Everything.
Sudden paranoia burns at my face. I look away, head down. The buzz against my throbbing clit makes me groan, but I’m rocking for him, easing my hips up to take more.
“What turns you on, Amy?” His tone is so dark, so dirty.
“You,” I whisper, and he flicks up the speed on the massager.
“Fuck,” I hiss. “I like… I like it when you’re rough… I like it when you’re in my ass…” I cry out as he sucks his finger and pushes it right in there.
“What else?”
“I love… I love it when you choke me… I love how it feels…”
“How does it feel?”
I can’t stop the smile. “Like I can’t take it… and then like I can… I float… and it’s amazing… it’s beautiful to see the stars… to see you…”
“And you’re not scared?”
I shake my head. “No…”
I’m going to come so hard. I feel it from my clit to my toes.
“What else?”
I’m sweating. I can taste it on my lips.
“Amy, what else turns you on? What do you think about when you’re alone?”
I don’t want to do this. I don’t want to say this. I’m already in way too deep.

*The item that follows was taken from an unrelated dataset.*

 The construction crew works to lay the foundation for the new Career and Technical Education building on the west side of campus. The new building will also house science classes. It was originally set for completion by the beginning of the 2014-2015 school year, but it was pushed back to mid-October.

I murmur that he’s everything. That I want everything he wants. He pushes another finger in my ass and I’m on fire.
I can’t hold back the words. Can’t hold back the thoughts I’ve had in bed at night.
The thoughts about that divorce paperwork.
The thoughts about the filthy things he likes.
I can’t hold back the thoughts about him and Dean.
“I want to see you…” I whisper. “Oh God…”
“See me what?”
He moves so quickly. Pinning himself on top with his cock poised against my open lips.
He’s so hard. I can taste the wetness on his tip.
“See me do what, Amy?”
He pushes into my mouth until I gag, and then he pulls right out again.
My clit sparks like fucking crazy.
His balls are heavy on my forehead. He smells incredible.
His voice is raspy. “I have very few hard limits. You just have to fucking tell me.”
And I do.
My confession is nothing but a whisper choked in the air.
“I want… I want to see you… with another man.”
He comes in my mouth with the words still hanging in the air.
He comes with a grunt that sounds feral, spurting to the back of my throat without warning as I gag on my own orgasm.
I’m a mess. Wriggling and squirming and gurgling his name as my legs thrash the bed.
And when I’m done I can hear my heartbeat in my ears. My breath feels like fire in my chest.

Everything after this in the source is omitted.